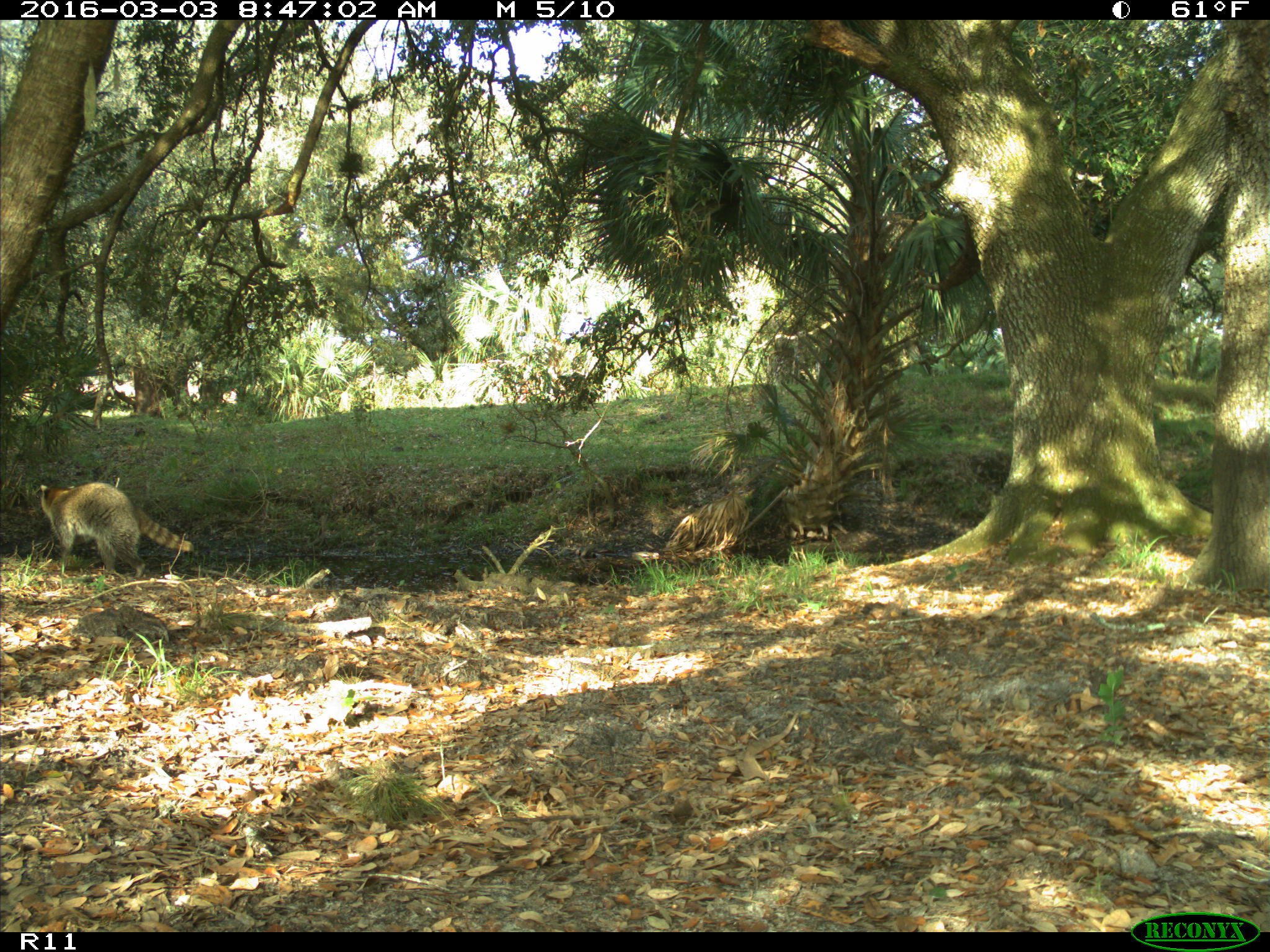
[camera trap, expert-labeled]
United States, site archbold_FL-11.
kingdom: Animalia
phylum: Chordata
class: Mammalia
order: Carnivora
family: Procyonidae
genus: Procyon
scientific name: Procyon lotor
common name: common raccoon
Procyon lotor (common raccoon).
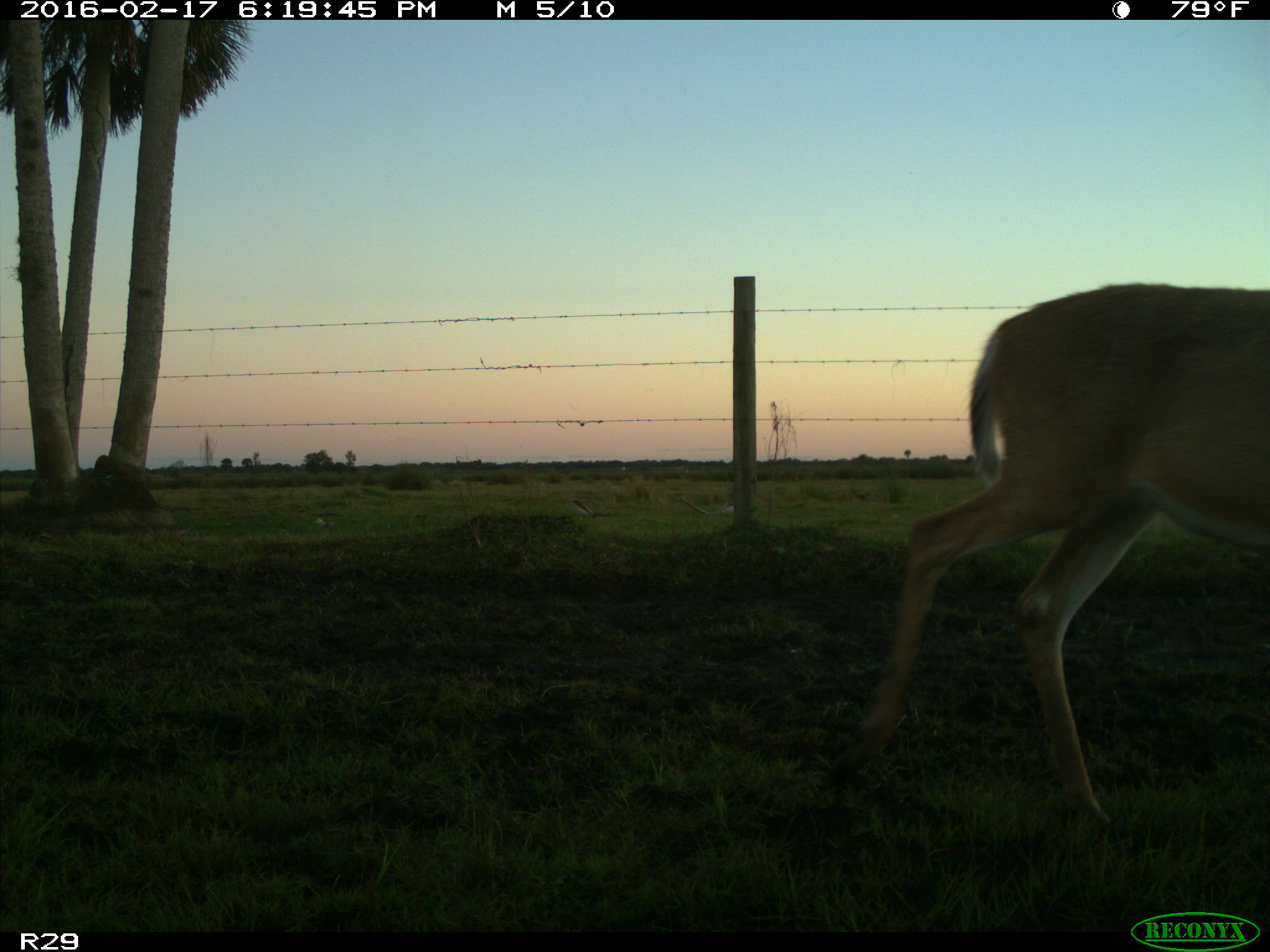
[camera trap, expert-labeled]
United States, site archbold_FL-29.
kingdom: Animalia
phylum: Chordata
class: Mammalia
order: Artiodactyla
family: Cervidae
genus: Odocoileus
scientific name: Odocoileus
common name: deer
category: unidentified deer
Unidentified deer (deer) (Odocoileus).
________________________________________
* **Aim of the exercise**:
Nothing but the pictures should be left out when the listing above is transcribed.

* **Your response**:
[camera trap, expert-labeled]
United States, site archbold_FL-11.
kingdom: Animalia
phylum: Chordata
class: Mammalia
order: Carnivora
family: Procyonidae
genus: Procyon
scientific name: Procyon lotor
common name: common raccoon
Procyon lotor (common raccoon).
[camera trap, expert-labeled]
United States, site archbold_FL-29.
kingdom: Animalia
phylum: Chordata
class: Mammalia
order: Artiodactyla
family: Cervidae
genus: Odocoileus
scientific name: Odocoileus
common name: deer
category: unidentified deer
Unidentified deer (deer) (Odocoileus).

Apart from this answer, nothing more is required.